Combinatorial problems are common in many scientific fields. Scientific progress is constrained
by the fact that, even using state of the art algorithms, solving hard combinatorial
problems can take days or weeks. This is the case with the Label Switching Problem (LSP)
in the field of Bioinformatics.
In this field, prior work to solve the LSP has resulted in the program CLUMPP (CLUster
Matching and Permutation Program). CLUMPP focuses solely on the use of a sequential,
classical heuristic, and has had success in smaller low complexity problems.
By contrast this dissertation proposes the Parallel Solvers model for the acceleration of
hard combinatorial problems. This model draws on the commonalities evident in algorithms
and strategies in metaheuristics.
After investigating the effectiveness of the mechanisms apparent in the Parallel Solvers
model with regards to the LSP, the author developed DePermute, an algorithm which can be
used to solve the LSP significantly faster. Results were generated from time based testing of
simulated data, as well as data freely available on the Internet as part of various projects.
An investigation into the effectiveness of DePermute was carried out on a CPU (Central
Processing Unit) based computer. The time based testing was carried out on a CPU based
computer and on a Graphics Processing Unit (GPU) attached to a CPU host computer.

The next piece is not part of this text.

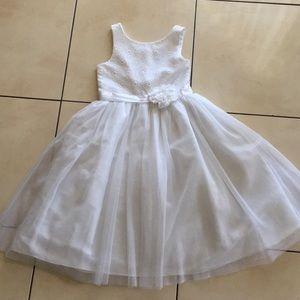 🎉🎉Gorgeous white girls dress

The
dissertation also proposes the design of an Field Programmable Gate Arrays (FGPA) based
implementation of DePermute.
Using Parallel Solvers, in the DePermute algorithm, the time taken for population group
sizes, K, ranging from K = 5 to 20 was improved by up to two orders of magnitude using the
GPU implementation and aggressive settings for CLUMPP. The CPU implementation, while
slower than the GPU implementation still outperforms CLUMPP, using aggressive settings,
marginally and usually with better quality. In addition it outperforms CLUMPP by at least
an order of magnitude when CLUMPP is set to use higher quality settings.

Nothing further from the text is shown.